Strategic and Leadership Responsibilities
· Develop and execute departmental goals aligned with corporate quality strategy and long-range
· plan.
· Collaborate with regulatory, operations, and R&D to support new product introductions and lifecycle management.
· Lead and mentor team members, supporting staff development and succession planning.
· Represent the Quality function in executive meetings and cross-functional leadership teams.
· Participate in risk assessments and mitigation planning for quality and compliance issues.
Professional & Interpersonal Skills
· Strong leadership with proven ability to manage and motivate cross-functional teams.
· Excellent communication and presentation skills to influence stakeholders at all levels.
· Analytical and problem-solving mindset with attention to detail.
· Effective project management and organizational skills.
· Ability to balance compliance requirements with business needs in a fast-paced environment.

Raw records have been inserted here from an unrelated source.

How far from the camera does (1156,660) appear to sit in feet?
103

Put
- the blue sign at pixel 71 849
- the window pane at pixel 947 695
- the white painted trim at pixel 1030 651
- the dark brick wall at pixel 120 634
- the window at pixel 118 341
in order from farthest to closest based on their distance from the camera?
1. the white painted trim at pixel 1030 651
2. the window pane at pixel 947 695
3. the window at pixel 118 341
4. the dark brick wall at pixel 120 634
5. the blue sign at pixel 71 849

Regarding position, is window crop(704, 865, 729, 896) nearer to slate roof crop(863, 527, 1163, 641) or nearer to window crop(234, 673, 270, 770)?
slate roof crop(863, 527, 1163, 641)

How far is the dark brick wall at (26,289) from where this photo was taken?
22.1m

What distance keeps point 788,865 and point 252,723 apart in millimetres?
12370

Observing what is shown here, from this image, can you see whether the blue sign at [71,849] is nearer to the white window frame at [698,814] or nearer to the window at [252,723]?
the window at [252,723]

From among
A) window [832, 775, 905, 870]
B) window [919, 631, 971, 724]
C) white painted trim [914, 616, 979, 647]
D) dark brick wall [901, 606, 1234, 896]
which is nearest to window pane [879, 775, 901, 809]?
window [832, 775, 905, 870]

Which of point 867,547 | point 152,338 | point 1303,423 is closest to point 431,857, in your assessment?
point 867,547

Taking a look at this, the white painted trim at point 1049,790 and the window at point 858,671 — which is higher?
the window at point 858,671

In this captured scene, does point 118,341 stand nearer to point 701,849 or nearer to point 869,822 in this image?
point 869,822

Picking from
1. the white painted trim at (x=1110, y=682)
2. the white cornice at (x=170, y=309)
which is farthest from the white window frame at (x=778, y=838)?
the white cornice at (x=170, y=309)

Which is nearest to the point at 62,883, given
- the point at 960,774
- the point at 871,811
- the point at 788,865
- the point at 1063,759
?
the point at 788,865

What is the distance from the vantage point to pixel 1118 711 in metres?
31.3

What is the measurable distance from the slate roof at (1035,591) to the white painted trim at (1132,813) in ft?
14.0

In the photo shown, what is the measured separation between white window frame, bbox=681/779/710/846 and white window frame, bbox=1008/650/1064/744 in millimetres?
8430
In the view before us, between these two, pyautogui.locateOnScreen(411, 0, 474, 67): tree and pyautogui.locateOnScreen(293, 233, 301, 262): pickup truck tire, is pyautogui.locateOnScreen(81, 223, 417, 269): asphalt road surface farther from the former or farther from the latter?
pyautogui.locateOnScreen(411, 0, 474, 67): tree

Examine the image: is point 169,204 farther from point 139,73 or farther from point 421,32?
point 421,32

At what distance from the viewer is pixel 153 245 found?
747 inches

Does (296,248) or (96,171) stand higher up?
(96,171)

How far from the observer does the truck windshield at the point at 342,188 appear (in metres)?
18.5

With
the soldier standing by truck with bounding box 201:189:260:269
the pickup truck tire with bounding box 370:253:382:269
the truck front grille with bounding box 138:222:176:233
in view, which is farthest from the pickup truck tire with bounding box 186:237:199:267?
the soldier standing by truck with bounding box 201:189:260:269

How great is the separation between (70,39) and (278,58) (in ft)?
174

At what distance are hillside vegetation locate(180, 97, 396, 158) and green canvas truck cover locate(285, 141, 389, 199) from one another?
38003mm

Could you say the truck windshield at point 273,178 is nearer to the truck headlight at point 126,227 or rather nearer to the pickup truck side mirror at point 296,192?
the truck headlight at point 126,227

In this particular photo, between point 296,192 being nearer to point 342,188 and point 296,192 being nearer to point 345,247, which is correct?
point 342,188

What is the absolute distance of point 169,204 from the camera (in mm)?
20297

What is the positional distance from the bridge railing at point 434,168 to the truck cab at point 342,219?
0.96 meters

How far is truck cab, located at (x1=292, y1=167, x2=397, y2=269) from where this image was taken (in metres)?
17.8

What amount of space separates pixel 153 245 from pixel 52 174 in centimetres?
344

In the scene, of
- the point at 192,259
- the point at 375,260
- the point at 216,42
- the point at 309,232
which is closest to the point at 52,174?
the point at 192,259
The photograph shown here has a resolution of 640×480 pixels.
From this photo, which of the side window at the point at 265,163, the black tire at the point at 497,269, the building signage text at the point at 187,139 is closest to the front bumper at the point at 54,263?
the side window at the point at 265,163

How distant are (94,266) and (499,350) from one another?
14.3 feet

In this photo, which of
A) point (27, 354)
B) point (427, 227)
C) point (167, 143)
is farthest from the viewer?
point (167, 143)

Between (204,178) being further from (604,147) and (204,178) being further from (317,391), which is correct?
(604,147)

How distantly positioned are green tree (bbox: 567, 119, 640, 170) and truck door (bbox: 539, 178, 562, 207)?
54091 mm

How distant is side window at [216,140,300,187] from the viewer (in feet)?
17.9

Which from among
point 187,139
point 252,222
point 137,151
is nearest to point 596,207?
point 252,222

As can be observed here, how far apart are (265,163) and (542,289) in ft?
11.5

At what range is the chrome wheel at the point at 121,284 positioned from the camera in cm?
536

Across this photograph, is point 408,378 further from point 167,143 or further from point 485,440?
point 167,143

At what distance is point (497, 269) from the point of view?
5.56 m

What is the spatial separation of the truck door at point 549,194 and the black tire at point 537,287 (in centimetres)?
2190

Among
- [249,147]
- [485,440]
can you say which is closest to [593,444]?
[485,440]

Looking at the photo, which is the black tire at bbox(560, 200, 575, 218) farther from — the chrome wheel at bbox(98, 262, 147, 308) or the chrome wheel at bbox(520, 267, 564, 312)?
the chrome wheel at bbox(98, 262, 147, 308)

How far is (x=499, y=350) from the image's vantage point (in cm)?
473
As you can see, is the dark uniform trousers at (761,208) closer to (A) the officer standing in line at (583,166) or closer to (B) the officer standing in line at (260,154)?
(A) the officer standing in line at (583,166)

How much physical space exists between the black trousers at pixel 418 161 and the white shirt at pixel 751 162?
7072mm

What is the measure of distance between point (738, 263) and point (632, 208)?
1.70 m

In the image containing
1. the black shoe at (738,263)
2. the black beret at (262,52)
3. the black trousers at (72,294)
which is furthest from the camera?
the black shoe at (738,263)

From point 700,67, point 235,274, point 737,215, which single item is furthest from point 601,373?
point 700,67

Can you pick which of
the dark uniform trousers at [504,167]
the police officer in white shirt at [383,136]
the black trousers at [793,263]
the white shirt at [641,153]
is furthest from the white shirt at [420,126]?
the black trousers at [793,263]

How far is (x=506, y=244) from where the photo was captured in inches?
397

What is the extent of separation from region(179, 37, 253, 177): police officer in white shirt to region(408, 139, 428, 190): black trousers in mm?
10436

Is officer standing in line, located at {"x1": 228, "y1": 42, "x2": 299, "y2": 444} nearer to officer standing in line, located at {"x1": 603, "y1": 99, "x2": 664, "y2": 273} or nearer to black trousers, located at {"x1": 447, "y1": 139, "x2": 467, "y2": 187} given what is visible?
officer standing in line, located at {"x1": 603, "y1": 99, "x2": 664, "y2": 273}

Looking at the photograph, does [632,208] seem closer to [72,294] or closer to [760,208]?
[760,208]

· High integrity and ethical standards, with a strong sense of accountability.
· Oversight of quality operations for inhalation manufacturing site supporting products in line with company long range plan for year .
· Manage quality team resource planning and utilisation, including managers, supervisor, associates, professional and contractor in line with approved budget and develop cost saving elements.
· Lead or support audits annually (internal, regulatory, customer).
· Reduce batch release cycle time through continuous improvement initiatives.
· Track and trend key quality metrics (e.g., Batch RFT, Validation Execution, Training) with monthly/quarterly reporting to executive leadership.
· Foster a culture of quality and continuous improvement across the organization.
· Proactively identify compliance risks and implement sustainable corrective actions.
· Serve as a quality champion during regulatory inspections and cross-functional projects.
· Mentor high-potential employees and contribute to talent development in the quality function.
· Advocate for patient safety and product integrity in all decision-making processes.